I am working on a problem in probability theory and need to define the determinant of a Jacobian of a variable transform; i.e.,
$$ p(x) = p(y) \left|\frac{\partial y}{\partial x}\right|. $$
My input has been specified as $(x, y, z)$ coordinates, but they are constrained to lie on the surface of the unit sphere. My intuition says to map these variables onto two spherical coordinate angles $(\theta, \phi)$, since the radius is known to be 1. However, now I've transformed three variables into two, and so the Jacobian of the transformation is naively rectangular, which wouldn't even have a determinant. Yet I can't straightforwardly drop a variable, since just knowing that $x^2 + y^2 + z^2 = 1$ isn't enough to reconstruct, for example, $z$ given just $x$ and $y$ — I could only reconstruct $z^2$, and then I've lost information about the sign of $z$.
Is there a typical way of handling this situation, or have I misunderstood? Any help appreciated.
More detail
A couple of people have asked for more info. I'll post what I can. I'm doing density estimation on some scattered data, which were given to me in terms of $(x, y, z)$ coordinates and some other variables (which aren't important for this spatial transform I'm trying to do). Since my data are constrained to be on the surface of a sphere, I know I can transform $(x, y, z) \rightarrow (\theta, \phi)$ uniquely. But any density estimate I get — let's call it $p(\theta, \phi)$ — needs to be transformed back to $p(x, y, z)$ to be useful for this application.
My confusion is that, given the transformation of variables formula for probabilities, it doesn't seem valid to transform three variables into two, even if the mapping is unique, because I need $\det J$, where $J$ is the Jacobian, to transform my probabilities correctly.

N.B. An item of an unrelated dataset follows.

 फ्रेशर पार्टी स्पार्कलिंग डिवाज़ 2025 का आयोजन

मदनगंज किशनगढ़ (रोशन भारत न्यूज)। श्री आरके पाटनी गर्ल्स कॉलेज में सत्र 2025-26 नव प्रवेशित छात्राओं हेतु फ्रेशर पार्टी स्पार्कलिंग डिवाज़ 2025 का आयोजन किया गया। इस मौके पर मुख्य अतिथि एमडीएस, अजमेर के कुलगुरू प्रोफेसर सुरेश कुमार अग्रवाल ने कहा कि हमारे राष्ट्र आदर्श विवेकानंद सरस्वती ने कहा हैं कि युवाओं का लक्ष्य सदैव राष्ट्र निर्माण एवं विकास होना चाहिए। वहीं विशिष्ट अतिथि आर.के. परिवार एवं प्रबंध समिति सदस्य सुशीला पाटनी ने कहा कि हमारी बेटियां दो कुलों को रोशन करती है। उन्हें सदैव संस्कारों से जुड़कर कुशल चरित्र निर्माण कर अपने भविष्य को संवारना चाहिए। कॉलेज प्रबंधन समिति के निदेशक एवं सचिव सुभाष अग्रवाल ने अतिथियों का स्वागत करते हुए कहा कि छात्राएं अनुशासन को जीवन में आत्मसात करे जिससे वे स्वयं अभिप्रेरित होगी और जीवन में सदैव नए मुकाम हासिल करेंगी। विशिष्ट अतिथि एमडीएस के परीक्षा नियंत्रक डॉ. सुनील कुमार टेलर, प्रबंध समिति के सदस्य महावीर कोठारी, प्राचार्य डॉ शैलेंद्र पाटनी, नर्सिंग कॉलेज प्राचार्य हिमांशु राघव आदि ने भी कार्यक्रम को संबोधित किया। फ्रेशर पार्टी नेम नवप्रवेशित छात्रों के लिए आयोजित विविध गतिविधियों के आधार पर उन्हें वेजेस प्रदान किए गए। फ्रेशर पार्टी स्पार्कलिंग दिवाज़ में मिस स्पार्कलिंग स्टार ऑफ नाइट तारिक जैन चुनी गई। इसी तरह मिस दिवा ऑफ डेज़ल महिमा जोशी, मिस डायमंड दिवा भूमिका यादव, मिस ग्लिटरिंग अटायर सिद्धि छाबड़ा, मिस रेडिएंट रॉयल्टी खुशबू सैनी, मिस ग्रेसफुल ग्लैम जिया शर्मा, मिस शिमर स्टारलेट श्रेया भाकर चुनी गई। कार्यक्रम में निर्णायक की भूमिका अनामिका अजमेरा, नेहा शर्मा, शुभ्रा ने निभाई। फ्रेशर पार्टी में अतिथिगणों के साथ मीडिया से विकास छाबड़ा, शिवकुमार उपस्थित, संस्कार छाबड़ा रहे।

To make this more concrete, I propose the mapping
$$ \theta = \arctan \frac{\sqrt{x^2 + y^2}}{z} $$
$$ \phi = \arctan \frac{y}{x} $$.
$$ J = \begin{pmatrix} \frac{\partial \theta}{\partial x} & \frac{\partial \theta}{\partial y} & \frac{\partial \theta}{\partial z} \\ \frac{\partial \phi}{\partial x} & \frac{\partial \phi}{\partial y} & \frac{\partial \phi}{\partial z} \end{pmatrix} = \begin{pmatrix} \frac{x z}{\sqrt{x^2+y^2}} & \frac{y z}{\sqrt{x^2+y^2}} & -\sqrt{x^2+y^2} \\ -\frac{y}{x^2+y^2} & \frac{x}{x^2+y^2} & 0 \end{pmatrix} $$
But this Jacobian is rectangular and therefore has no determinant! This is where I get stuck. Even if I derive a density in terms of these angular variables, there's no way to "go back" to the Cartesian ones that I need if I use the formula above.